INFORMATION GIVEN:

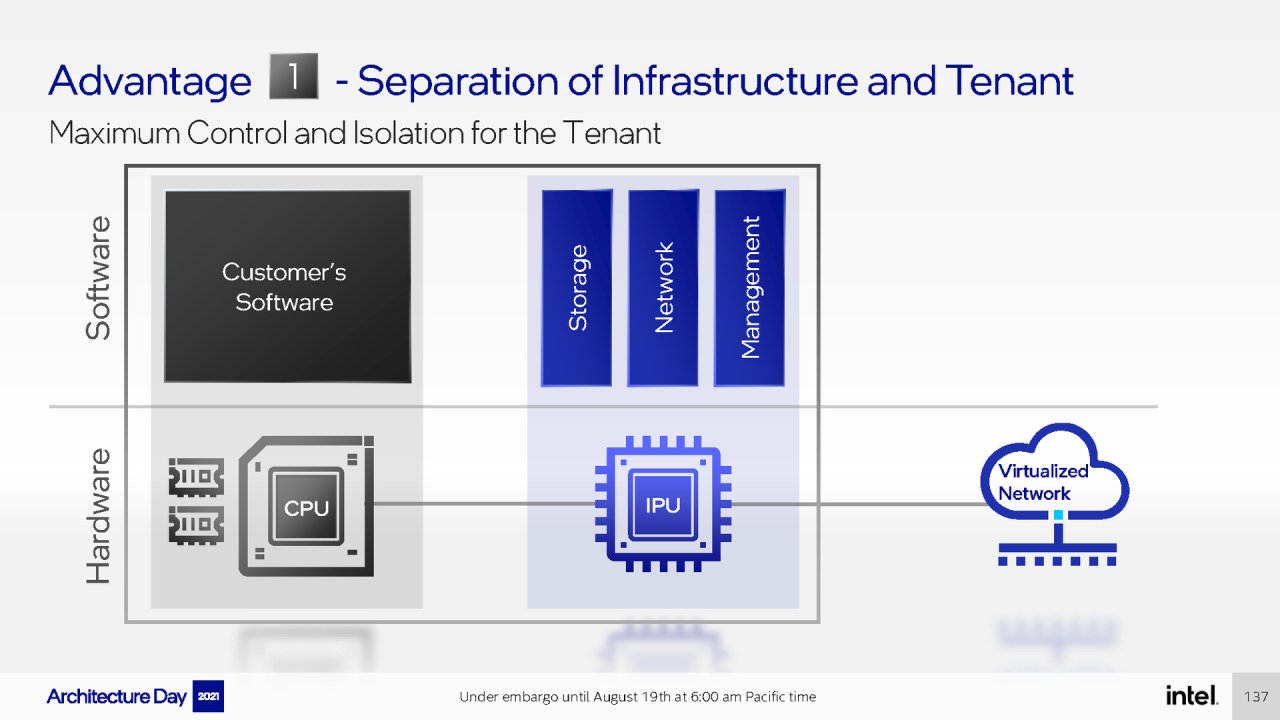 Advantage 1 - Separation of Infrastructure and Tenant

Maximum Control and Isolation for the Tenant

Software

Customer's Software

Storage

Network

Management

Hardware

CPU

IPU

Virtualized Network

Architecture Day 2021

Under embargo until August 19th at 6:00 am Pacific time

intel.

137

REQUIRED WORK:
Return all records exactly; no pictures.

TASK RESULT:
 Advantage 1 - Separation of Infrastructure and Tenant

Maximum Control and Isolation for the Tenant

Software

Customer's Software

Storage

Network

Management

Hardware

CPU

IPU

Virtualized Network

Architecture Day 2021

Under embargo until August 19th at 6:00 am Pacific time

intel.

137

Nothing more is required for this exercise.